Im not tring to criticize you or anything.. 

But those lights look like a FIRE waiting to happen.

becareful.


----------



## HYDRO333 (Jun 24, 2007)

No its all good say wat you need to but y you think that its a fire watin to happen.


----------



## MrPuffAlot (Jun 24, 2007)

HYDRO333 said:
			
		

> No its all good say wat you need to but y you think that its a fire watin to happen.


 
I have a thing about  "old" electronic with rust and uncertain history,
that pulls alot of watts and gets really HOT.

I did a M/H DIY for my coral reef fish tank, and i stoped using it, because
i was so paranoid.  I have family kids home, which are far more important
than MJ.  If catch my drift.  Thats all..

With low wattage lights under 400Ws being so relatively inexpensive,
its a small price to pay for peace of mind. IMO.

Either way good luck.  Looks like were starting our grows at the same time.

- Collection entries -
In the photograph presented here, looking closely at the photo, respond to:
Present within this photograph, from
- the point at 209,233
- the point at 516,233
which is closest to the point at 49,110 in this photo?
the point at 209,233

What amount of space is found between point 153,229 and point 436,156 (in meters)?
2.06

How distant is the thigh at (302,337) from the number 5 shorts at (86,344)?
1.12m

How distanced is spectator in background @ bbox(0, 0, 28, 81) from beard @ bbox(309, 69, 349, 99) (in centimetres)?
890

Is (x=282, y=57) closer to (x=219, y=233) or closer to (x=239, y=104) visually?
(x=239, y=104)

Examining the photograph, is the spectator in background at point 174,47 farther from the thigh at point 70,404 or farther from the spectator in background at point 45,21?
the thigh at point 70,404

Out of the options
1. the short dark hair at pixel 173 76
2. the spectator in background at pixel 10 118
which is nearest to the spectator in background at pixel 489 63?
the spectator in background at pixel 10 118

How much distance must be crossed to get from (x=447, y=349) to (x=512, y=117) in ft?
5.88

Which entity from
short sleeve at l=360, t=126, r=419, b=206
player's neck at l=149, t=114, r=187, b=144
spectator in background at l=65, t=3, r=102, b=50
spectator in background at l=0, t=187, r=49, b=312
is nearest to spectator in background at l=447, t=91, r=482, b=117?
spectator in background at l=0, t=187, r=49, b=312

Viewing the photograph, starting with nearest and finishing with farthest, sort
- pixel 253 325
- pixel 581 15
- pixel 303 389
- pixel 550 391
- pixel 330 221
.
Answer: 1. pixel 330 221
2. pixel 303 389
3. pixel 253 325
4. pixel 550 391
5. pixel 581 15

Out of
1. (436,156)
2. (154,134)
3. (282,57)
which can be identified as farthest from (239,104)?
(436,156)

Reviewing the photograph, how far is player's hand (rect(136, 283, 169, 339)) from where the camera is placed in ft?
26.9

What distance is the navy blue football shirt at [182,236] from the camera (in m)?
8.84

- Work to do -
Reproduce the part of the forum thread on the lights starting at "## MrPuffAlot (Jun" and ending at "gets really HOT.".

- Task output -
## MrPuffAlot (Jun 24, 2007)

HYDRO333 said:
			
		

> No its all good say wat you need to but y you think that its a fire watin to happen.


 
I have a thing about  "old" electronic with rust and uncertain history,
that pulls alot of watts and gets really HOT.